The Vancouver Island Motorsport Circuit has filed for a judicial review of North Cowichan’s decision on Dec. 4 to deny a development permit for its expansion plans.
North Cowichan Mayor Al Siebring said council made the decision in support of a letter to the VIMC from North Cowichan’s director of planning Rob Conway stating the application for a development permit was denied.
Siebring pointed out the judicial review is specifically related to council’s decision at its meeting on Dec. 4 not to issue a development permit, and not council’s decision to deny a rezoning application to allow for the VIMC’s expansion plans after two lengthy public hearings in the fall.
He said that decision will now go before a judge for review.
“The VIMC wants a judge to determine if the process was correct and if there were any procedural errors in law in the way in which council’s decision was made,” Siebring said.

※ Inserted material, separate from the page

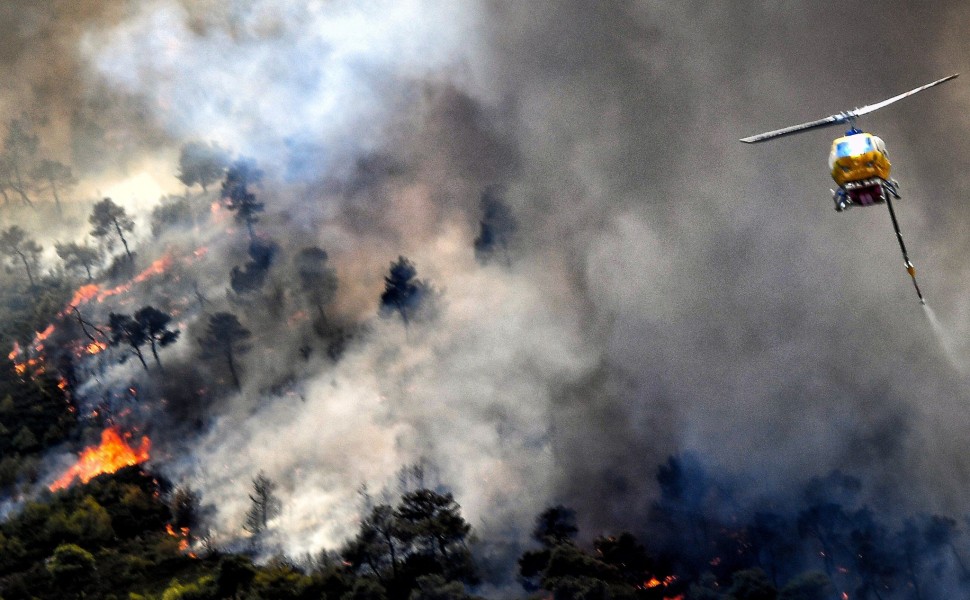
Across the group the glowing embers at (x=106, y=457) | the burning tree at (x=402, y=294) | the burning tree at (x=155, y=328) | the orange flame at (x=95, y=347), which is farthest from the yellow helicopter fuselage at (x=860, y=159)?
the orange flame at (x=95, y=347)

“If a judge determines a legitimate error was made, what would normally happen is that the judge would send it back to council and we’d go through the process again and make a decision, without any errors. But that’s hypothetical because we’ve been very careful and we’re quite confident our decision on this issue will survive the review.”
Siebring said he expects the judicial review will take place within the next 50 days.
Conway sent the letter to the VIMC denying them the development permit after a contentious public hearing that took two days to complete in early October.
Council decided to not allow rezoning for the $36-million expansion — which would have included a new five-kilometre paved motor vehicle circuit, an off-road motor vehicle circuit, a new clubhouse and buildings for maintaining, repairing and storing motor vehicles — after that public hearing.
Council again denied the rezoning after a second public hearing on the expansion plans was held last month.
Based on council’s decision on the rezoning after October’s public hearing, Conway said in his letter to the VIMC that he was “obliged” to deny the application for a development permit for the project.
“I appreciate that it is (your) position that the development proposed…is for the same land use as under the development permit issued by North Cowichan for phase one of the VIMC and, as such, there has been a past determination that the land use in compliance with (zoning),” Conway said in the letter, dated Oct. 25.
“However, upon careful review, I have concluded that the proposed land use is not permitted (under zoning).”
The VIMC has referred comments on the issue to Sean Hern, a partner in the Farris’ litigation group who spoke on behalf of the VIMC at the council meeting on Dec. 4.
He outlined the VIMC’s issues with the denial of the development permit at the council meeting.
Hern said at the time that a decision of whether to issue a development permit is an assessment of the application in light of the municipality’s Official Community Plan.
“But this is not a land-use decision, as has been made in this case by the director of planning,” Hern said at the meeting.
“To proceed otherwise is to exceed the statutory jurisdiction delegated in respect of development permit applications. There are many examples of the court’s enforcement of this constraint on municipal jurisdiction in relation to development permit applications.”
Second, Hern said the suggestion that the VIMC’s application may not comply with the proper zoning is arbitrary and irrational in light of the VIMC having been issued a development permit in 2015 for the adjacent lands under the same zoning.
As well, he said North Cowichan’s planning department repeatedly confirmed in writing to the VIMC that the zoning uses on the land where stage two is planned were consistent with both the zoning types on the property where stage one of the VIMC is constructed.
“Third, and alternatively, the planned use for the subject lands is not singular, but is a collection of a number of different uses, and even if North Cowichan were to be concerned that some of those uses may not be consistent with the zoning, many of the uses clearly are,” Hern said.
“Accordingly, the matter of whether the user operates in compliance with the zoning in the future is, at most, a matter of municipal enforcement and not a basis to deny the development permit application.”